◆ Exercise description
Convert the rows, from the line with "How large is" through the end of the rows, into a two-column CSV with the headers input and output. Give one line per row: its text and its answer, each in a single quoted field, with any line breaks replaced by spaces.
/---
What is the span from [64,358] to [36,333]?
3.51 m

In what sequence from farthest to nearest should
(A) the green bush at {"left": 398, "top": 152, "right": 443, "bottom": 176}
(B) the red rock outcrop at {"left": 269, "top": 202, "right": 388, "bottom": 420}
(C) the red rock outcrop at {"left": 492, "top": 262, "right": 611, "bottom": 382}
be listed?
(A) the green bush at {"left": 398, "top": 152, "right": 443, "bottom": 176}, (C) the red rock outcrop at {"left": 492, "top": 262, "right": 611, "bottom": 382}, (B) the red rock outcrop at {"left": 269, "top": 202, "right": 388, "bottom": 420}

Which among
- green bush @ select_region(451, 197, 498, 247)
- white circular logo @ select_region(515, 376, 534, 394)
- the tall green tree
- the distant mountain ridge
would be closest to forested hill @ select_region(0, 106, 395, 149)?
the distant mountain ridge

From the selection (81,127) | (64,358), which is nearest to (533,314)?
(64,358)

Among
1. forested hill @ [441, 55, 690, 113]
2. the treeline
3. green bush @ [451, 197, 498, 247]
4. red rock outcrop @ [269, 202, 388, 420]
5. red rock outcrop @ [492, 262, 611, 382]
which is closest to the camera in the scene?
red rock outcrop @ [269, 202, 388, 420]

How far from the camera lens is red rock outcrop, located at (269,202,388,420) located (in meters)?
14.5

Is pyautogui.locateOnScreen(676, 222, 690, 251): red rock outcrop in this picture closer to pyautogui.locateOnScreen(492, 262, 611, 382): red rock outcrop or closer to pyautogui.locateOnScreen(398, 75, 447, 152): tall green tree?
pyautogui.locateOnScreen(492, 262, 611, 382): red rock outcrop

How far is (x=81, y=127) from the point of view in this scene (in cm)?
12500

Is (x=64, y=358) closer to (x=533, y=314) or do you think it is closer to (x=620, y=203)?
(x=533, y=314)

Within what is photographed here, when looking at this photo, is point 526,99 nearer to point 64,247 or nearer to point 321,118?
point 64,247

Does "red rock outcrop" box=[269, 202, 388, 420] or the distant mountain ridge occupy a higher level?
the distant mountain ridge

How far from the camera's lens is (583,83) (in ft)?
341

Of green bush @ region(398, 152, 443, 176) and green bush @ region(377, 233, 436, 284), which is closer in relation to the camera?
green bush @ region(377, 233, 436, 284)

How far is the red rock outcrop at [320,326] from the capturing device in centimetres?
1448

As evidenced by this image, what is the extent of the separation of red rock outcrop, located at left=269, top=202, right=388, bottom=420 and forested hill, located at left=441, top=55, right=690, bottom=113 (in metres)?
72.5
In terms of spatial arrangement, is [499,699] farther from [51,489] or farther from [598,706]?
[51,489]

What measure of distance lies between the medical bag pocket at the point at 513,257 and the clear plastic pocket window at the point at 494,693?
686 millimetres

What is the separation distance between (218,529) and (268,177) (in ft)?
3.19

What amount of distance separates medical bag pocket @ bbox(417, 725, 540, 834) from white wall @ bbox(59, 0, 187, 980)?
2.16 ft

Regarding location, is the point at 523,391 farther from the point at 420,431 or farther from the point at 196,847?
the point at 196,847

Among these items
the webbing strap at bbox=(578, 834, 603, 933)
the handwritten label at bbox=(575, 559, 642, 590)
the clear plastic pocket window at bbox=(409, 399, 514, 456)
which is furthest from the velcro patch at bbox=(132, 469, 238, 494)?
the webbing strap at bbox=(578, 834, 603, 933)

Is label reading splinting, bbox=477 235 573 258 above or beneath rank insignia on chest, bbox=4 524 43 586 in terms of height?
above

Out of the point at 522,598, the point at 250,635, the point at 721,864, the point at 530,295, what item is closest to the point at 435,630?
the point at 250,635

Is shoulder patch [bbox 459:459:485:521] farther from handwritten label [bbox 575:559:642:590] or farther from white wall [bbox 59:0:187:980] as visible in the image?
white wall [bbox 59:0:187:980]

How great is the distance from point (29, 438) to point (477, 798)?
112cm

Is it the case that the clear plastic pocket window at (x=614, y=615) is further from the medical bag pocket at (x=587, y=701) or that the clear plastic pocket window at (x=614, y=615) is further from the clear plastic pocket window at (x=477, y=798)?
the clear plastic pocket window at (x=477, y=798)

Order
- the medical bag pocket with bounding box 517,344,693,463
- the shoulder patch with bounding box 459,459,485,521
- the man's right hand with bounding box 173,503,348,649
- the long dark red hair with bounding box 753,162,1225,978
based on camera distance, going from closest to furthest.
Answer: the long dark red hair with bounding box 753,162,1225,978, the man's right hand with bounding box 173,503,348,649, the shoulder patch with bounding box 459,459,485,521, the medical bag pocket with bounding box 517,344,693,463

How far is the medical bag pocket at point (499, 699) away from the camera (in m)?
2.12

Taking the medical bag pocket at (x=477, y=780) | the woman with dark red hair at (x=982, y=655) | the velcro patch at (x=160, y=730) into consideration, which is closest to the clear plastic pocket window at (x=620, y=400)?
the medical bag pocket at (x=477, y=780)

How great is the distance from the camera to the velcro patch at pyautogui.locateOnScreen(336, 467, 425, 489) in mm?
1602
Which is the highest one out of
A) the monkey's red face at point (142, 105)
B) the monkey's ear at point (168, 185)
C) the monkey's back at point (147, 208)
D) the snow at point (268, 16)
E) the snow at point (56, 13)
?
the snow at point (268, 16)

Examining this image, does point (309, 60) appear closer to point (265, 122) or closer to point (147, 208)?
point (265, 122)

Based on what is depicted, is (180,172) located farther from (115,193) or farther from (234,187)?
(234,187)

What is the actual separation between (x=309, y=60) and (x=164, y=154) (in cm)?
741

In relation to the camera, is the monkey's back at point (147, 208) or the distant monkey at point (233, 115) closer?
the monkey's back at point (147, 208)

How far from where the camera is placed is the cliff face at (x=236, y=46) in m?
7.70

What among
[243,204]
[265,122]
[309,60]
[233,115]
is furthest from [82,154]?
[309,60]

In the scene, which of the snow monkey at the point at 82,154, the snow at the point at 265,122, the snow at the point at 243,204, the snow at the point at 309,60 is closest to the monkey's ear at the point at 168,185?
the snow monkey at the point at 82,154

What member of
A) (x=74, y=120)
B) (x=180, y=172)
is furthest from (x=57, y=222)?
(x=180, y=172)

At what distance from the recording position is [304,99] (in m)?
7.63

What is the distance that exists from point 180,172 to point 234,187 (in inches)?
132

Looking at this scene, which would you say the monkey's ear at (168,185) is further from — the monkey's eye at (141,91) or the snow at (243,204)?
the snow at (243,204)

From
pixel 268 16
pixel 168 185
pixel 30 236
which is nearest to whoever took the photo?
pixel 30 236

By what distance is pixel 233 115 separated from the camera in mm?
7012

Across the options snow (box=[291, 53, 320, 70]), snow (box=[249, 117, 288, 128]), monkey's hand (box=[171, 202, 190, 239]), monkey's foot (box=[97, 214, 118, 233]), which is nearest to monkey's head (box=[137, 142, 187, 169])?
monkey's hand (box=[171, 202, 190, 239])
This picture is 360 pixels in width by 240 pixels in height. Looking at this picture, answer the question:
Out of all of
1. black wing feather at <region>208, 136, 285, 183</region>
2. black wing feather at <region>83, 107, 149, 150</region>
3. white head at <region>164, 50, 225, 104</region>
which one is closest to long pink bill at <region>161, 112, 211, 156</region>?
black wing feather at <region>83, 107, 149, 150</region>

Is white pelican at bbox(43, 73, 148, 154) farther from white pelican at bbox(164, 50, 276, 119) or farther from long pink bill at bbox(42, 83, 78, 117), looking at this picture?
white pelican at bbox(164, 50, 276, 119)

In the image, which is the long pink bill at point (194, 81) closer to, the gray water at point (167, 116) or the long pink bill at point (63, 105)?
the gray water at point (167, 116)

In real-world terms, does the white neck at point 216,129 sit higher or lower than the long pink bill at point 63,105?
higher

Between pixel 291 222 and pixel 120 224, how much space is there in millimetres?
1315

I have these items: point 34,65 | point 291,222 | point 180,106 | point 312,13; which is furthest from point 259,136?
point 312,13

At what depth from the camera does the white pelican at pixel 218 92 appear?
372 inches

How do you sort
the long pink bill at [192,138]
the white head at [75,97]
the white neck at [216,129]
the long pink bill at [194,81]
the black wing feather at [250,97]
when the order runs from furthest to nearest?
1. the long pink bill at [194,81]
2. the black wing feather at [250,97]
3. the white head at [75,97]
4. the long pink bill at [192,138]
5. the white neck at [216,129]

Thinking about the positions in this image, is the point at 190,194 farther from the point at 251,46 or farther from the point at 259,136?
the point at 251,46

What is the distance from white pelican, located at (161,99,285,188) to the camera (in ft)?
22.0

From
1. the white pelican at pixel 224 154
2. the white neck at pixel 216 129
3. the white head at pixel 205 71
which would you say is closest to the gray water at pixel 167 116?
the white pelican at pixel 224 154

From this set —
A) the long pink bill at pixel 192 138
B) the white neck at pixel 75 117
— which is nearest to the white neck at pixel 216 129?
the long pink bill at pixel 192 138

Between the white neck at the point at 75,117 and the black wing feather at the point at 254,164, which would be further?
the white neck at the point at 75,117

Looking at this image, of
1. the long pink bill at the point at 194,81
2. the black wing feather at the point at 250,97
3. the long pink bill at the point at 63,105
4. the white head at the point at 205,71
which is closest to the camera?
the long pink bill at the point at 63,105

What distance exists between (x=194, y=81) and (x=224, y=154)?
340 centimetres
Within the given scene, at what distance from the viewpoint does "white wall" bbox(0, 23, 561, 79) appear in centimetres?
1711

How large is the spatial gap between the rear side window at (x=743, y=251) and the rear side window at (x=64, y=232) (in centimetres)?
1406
\---
◆ Answer to the problem
input,output
"How large is the spatial gap between the rear side window at (x=743, y=251) and the rear side window at (x=64, y=232) (in centimetres)?","1406"